At this point, the Princess strikes out on her own. She goes to Stark Industries and manages an opportunity to get her python around Tony Stark. She tells the world that she wants "one million dollars and a jet plane to South America" or Stark dies. Stark, secretly Iron Man, frees himself by using his chest-plate to shock the snake. This isn't good enough. According to Zelda, her "precious" has been specially bred to be able to crush Iron Man's armor. The python nearly does so until Iron Man kills it by tossing it in a vat of acid. Zelda is so distraught over the death of her pet that she jumps in after it, only to be saved by Iron Man before she hits the acid. Iron Man, clearly not a pet lover, suggests the Princess be "taken care of by good doctors" because of her excessive hatred of him over the death of her snake.

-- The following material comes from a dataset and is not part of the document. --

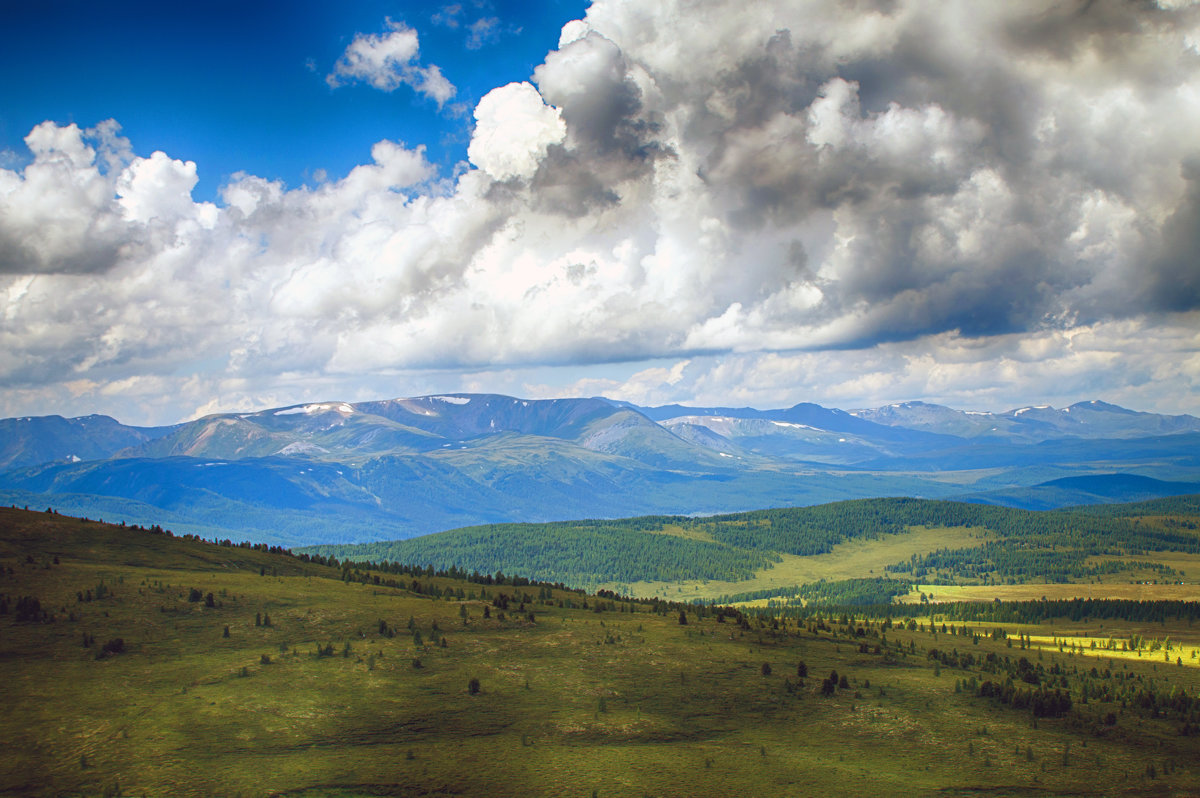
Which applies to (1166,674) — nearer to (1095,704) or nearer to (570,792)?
(1095,704)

Death Adder recruits Zelda to join the Serpent Society and she attends an organizational meeting. However, Princess Python decides to break away from the group when they are dispatched to kill MODOK. She is captured and brought back, where she is questioned and tortured by Sidewinder. She is sent to be ransomed back to the Circus of Crime, but Death Adder, who is delivering her, is killed by the Scourge of the Underworld.

Following the Civil War storyline, Zelda reveals that she had been married to Stilt-Man during the latter's funeral held by supervillains and former supervillains. During the funeral, the bar that the wake is being held in is blown up by the Punisher. Princess Python is blinded in the explosion and marries Gibbon to be included in his insurance. At the beginning of the Marvel Apes storyline, Gibbon admits that even if Zelda truly loved him in the past, currently she's fed up with the losing streak of her new husband, and so they part.

In Dark Reign: Young Avengers, Executioner of the Young Masters is revealed to be Daniel, the son of Princess Python. Daniel seems unaware of Princess Python's costumed adventures, as their dialogue implies Daniel knows Zelda DuBois as a simple, but shady and rich, businesswoman. After learning of Zelda's criminal activities, Daniel places a bomb in Zelda's car, apparently killing her. Princess Python is revealed to have survived and joins Max Fury's Masters of Evil.

==Powers and abilities==
Princess Python has no super human powers but she is a trained athlete and an extremely talented snake charmer and handler. She usually carries a handheld electric cattle prod capable of discharging 1,000 volts.

Princess Python has a 25 ft trained pet rock python. She has had more than one such snake in her criminal career.

==Other versions==
===Ruins===
An alternate universe version of Princess Python appears in Ruins. This version is a performer for the Quintano Carnival.

===Ultimate Marvel===
An alternate universe version of Princess Python appears in the Ultimate Marvel universe as a member of the Serpent Squad.

==In other media==
Princess Python appears in the Avengers Assemble episode "Crime and Circuses", voiced by Hynden Walch. This version is a former member of the Circus of Crime.